[Material supplied]:
━━━━
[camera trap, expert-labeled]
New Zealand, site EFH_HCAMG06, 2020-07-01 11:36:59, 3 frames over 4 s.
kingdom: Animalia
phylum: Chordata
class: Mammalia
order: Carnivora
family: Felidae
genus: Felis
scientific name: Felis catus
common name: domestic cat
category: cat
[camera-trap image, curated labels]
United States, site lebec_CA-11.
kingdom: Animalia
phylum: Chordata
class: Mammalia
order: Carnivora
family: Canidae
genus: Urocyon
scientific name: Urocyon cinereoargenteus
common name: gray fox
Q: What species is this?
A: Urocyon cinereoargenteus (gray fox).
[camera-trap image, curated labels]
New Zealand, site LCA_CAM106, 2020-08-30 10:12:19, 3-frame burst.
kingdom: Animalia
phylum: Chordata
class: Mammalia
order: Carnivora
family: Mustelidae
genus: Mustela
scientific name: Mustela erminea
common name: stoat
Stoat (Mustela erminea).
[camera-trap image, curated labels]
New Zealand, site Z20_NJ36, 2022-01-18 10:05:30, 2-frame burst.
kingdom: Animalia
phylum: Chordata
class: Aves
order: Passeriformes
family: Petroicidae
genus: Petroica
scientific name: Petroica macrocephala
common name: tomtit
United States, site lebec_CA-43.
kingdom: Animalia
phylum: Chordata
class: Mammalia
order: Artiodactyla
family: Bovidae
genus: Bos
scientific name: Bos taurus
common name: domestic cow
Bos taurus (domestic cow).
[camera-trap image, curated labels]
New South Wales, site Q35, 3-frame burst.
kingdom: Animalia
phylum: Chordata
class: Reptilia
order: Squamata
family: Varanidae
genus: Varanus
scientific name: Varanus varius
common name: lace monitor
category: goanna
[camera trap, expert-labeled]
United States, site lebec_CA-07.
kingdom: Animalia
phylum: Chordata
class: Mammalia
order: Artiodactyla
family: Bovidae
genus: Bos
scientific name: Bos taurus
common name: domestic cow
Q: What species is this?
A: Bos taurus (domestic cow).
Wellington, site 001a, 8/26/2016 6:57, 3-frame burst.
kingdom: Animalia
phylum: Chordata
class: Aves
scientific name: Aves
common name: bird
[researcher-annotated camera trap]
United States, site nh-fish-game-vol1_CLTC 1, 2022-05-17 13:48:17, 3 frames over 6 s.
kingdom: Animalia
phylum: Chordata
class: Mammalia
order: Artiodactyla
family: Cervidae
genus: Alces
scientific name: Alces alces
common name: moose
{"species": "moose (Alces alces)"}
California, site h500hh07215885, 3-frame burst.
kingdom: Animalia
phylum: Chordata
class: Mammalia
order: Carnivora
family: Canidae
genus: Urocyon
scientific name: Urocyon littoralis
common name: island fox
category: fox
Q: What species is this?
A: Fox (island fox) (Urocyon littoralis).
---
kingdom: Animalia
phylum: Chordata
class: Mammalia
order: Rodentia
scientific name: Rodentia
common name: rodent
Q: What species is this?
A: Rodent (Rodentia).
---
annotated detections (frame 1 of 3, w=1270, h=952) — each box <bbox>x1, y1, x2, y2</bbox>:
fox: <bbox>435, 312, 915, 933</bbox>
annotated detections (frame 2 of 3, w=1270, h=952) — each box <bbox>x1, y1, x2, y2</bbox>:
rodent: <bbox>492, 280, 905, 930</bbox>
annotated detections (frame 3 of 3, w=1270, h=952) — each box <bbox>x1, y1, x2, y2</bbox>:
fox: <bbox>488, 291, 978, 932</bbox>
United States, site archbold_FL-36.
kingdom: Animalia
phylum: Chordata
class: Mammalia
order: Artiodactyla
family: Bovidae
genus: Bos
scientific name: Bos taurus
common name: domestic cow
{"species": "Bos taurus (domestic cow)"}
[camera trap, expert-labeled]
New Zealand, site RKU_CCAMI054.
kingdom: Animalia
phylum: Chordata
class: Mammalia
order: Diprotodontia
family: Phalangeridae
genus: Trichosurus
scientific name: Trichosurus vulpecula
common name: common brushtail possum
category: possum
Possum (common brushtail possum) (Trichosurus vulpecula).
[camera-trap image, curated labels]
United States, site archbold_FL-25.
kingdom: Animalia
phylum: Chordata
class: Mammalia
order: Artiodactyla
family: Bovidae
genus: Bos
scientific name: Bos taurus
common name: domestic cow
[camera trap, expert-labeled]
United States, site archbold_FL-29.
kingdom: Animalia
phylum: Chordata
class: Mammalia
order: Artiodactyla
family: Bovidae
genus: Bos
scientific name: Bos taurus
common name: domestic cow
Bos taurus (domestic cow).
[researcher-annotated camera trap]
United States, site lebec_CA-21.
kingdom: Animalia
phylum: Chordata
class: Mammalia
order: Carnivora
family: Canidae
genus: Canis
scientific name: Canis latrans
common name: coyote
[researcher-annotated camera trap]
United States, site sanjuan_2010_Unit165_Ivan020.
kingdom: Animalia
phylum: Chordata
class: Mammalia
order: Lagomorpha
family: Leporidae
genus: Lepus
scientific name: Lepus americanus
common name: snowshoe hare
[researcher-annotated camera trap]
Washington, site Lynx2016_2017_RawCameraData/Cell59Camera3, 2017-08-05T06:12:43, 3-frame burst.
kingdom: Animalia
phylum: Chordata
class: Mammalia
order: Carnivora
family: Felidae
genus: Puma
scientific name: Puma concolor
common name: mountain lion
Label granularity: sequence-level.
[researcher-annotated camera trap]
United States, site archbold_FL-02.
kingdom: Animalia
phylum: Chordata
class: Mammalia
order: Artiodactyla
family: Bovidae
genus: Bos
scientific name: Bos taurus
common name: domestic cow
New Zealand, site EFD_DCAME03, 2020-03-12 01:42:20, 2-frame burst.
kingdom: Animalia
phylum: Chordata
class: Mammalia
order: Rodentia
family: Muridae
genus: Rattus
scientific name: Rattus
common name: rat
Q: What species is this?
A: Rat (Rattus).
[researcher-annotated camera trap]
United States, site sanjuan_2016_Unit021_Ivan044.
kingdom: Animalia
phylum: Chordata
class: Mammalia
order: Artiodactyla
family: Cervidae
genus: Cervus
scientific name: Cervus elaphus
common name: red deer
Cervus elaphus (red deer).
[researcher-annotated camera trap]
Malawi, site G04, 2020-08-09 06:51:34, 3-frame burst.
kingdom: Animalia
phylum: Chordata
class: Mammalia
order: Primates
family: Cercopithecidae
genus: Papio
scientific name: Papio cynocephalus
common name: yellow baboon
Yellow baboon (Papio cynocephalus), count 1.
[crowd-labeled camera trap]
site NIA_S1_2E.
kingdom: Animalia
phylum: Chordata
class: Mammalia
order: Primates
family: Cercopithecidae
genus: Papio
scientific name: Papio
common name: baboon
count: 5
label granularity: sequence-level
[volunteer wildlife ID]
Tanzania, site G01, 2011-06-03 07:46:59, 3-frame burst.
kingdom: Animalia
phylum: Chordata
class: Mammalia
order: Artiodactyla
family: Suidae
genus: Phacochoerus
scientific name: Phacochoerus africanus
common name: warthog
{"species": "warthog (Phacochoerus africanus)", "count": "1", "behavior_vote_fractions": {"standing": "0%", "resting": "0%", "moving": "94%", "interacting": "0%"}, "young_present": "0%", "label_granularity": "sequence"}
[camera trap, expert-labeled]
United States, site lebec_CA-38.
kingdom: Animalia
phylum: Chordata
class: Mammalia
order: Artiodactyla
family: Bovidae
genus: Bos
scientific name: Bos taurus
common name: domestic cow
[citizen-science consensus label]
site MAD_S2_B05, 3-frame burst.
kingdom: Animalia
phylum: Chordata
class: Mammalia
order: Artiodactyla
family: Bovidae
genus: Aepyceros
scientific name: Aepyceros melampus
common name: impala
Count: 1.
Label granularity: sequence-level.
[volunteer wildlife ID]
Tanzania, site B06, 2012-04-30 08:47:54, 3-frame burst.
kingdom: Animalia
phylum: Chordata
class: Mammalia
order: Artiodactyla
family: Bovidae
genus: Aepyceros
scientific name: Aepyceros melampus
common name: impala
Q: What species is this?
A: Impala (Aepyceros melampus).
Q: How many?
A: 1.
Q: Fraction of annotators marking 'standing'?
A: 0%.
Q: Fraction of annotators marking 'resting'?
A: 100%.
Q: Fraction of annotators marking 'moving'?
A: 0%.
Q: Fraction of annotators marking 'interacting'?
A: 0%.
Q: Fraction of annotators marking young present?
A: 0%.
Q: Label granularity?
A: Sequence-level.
━━━━
The entries above hold the needed span. Transcribe exactly the lines from the one with "common name: tomtit" to the one with "A: Fox (island fox) (Urocyon littoralis).", both included.

[Exercise response]:
common name: tomtit
United States, site lebec_CA-43.
kingdom: Animalia
phylum: Chordata
class: Mammalia
order: Artiodactyla
family: Bovidae
genus: Bos
scientific name: Bos taurus
common name: domestic cow
Bos taurus (domestic cow).
[camera-trap image, curated labels]
New South Wales, site Q35, 3-frame burst.
kingdom: Animalia
phylum: Chordata
class: Reptilia
order: Squamata
family: Varanidae
genus: Varanus
scientific name: Varanus varius
common name: lace monitor
category: goanna
[camera trap, expert-labeled]
United States, site lebec_CA-07.
kingdom: Animalia
phylum: Chordata
class: Mammalia
order: Artiodactyla
family: Bovidae
genus: Bos
scientific name: Bos taurus
common name: domestic cow
Q: What species is this?
A: Bos taurus (domestic cow).
Wellington, site 001a, 8/26/2016 6:57, 3-frame burst.
kingdom: Animalia
phylum: Chordata
class: Aves
scientific name: Aves
common name: bird
[researcher-annotated camera trap]
United States, site nh-fish-game-vol1_CLTC 1, 2022-05-17 13:48:17, 3 frames over 6 s.
kingdom: Animalia
phylum: Chordata
class: Mammalia
order: Artiodactyla
family: Cervidae
genus: Alces
scientific name: Alces alces
common name: moose
{"species": "moose (Alces alces)"}
California, site h500hh07215885, 3-frame burst.
kingdom: Animalia
phylum: Chordata
class: Mammalia
order: Carnivora
family: Canidae
genus: Urocyon
scientific name: Urocyon littoralis
common name: island fox
category: fox
Q: What species is this?
A: Fox (island fox) (Urocyon littoralis).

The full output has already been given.